Un mes
después la migración de Damián, comenzaron las ferias y fiestas de la ciudad.
Antonio disfrutaba de lo lindo recorriendo el recinto ferial en compañía de sus
padres y hermanos, durante los cuatro días que estas duraban. Aquellas
atracciones, ejercían sobre él un enorme deseo y anhelaba subirse en todas,
aunque, al mismo tiempo, era consciente de que tendría que conformarse con
disfrutar solo de las que sus progenitores consideraban de menor riesgo y,
porque era sabedor de la exigua liquidez familiar, este lo aceptaba de buen
grado y trataba de disfrutarlas a través de su propia imaginación. Caminando
por el ferial, llegaron hasta la calle de las casetas que estaban destinadas a
la alimentación. En las que estaban situadas a mano izquierda, se podían
adquirir gran variedad de productos: patatas fritas, churros, gambas cocidas,
trozos de coco, chufas, encurtidos, escabeches e infinidad de frutos secos; las
situadas a la derecha del paseo, se dedicaban a vender, sobre todo, turrón de
cacahuetes, el cual, venía en unos bloques grandes y estos eran troceados a
golpe de hacha de cocina. Al final de la calle, se encontraban las casetas
dedicadas al tiro con escopetas, dardos y arcos, además de una caseta dedicada
a servir bebidas y comidas… Aprovechando que sus padres estaban tomando un
refrigerio, observaba con detenimiento la caseta del tiro con arco, abstraído
por completo e imaginando a su banda armada al estilo de Robin Hood para
defender el acuartelamiento e incluso para cazar, como él había visto en alguna
película de indios… Y, como colofón de las ferias y fiestas, justo al día
siguiente de terminar estas, en casa de los
Hinojal-Sánchez celebraban una pequeña fiesta por el cumpleaños de su
hijo menor y, una semana después de concluir las ferias, comenzaban las
vacaciones estivales en el colegio y, por tanto, se presentaba la ocasión de
pasar un divertido y entretenido verano para él y su pandilla. —Contaría con
tres meses por delante para llevar a cabo todas aquellas ideas que fluían en su
perspicaz y fantasiosa cabeza.
Primer día sin colegio, a primeras horas de
la mañana junto al «cuartel general»:
—¡Atención! Todos atentos… Hoy, vamos a ir a
cortar retameras…, y, aluego, más tarde, en busca de gamonitas —Planta erecta,
de tallos huecos que pueden alcanzar hasta un metro de altura—. ¿Queda claro?

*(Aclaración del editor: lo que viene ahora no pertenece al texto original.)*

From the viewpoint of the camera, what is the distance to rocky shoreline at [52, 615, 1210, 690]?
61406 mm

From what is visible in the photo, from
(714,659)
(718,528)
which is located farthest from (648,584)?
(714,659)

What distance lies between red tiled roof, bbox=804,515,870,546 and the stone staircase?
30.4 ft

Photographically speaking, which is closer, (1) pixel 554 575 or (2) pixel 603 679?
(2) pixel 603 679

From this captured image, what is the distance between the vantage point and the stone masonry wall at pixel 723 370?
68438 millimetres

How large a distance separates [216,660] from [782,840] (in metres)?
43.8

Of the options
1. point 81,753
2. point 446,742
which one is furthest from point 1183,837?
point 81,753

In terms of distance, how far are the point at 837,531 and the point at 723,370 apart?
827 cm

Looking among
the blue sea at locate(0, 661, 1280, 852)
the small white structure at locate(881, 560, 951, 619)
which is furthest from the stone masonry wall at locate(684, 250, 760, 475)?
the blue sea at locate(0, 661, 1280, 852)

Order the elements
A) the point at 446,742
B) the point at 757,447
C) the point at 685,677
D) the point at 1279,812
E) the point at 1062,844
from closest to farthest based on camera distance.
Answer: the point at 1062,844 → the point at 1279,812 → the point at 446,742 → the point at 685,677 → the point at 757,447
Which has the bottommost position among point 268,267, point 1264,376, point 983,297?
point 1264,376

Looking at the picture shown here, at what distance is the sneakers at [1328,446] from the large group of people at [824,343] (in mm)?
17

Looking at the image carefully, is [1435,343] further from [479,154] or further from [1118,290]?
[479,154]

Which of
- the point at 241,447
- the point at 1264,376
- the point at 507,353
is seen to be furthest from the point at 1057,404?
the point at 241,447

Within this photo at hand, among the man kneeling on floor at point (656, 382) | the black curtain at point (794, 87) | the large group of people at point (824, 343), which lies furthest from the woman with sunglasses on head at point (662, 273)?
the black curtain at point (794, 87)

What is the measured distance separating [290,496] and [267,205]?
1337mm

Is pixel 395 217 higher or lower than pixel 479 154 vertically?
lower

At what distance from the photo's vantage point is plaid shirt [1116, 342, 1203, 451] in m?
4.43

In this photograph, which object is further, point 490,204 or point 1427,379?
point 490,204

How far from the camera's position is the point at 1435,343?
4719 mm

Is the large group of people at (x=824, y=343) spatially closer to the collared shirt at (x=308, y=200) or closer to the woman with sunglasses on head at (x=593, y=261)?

—Antonio, ¿ y qué vamos hacé con eso?
—curioseó Leandro.
—¡Tú! —indicó, señalando a Moreno—, entra en
el chiscón y coge el hacha y el serrucho que están en el cajón grande…, y date
prisa…: que entoavía queda mucho por andar.
—A la orden mi capitán —respondió ágil y
enérgicamente con un pie dentro y el otro aún fuera de la barraca…, y, «en
menos de lo que canta un gallo», ya estoy aquí —notificó Moreno, al tiempo que le
mostraba las citadas herramientas, elevando una en cada mano.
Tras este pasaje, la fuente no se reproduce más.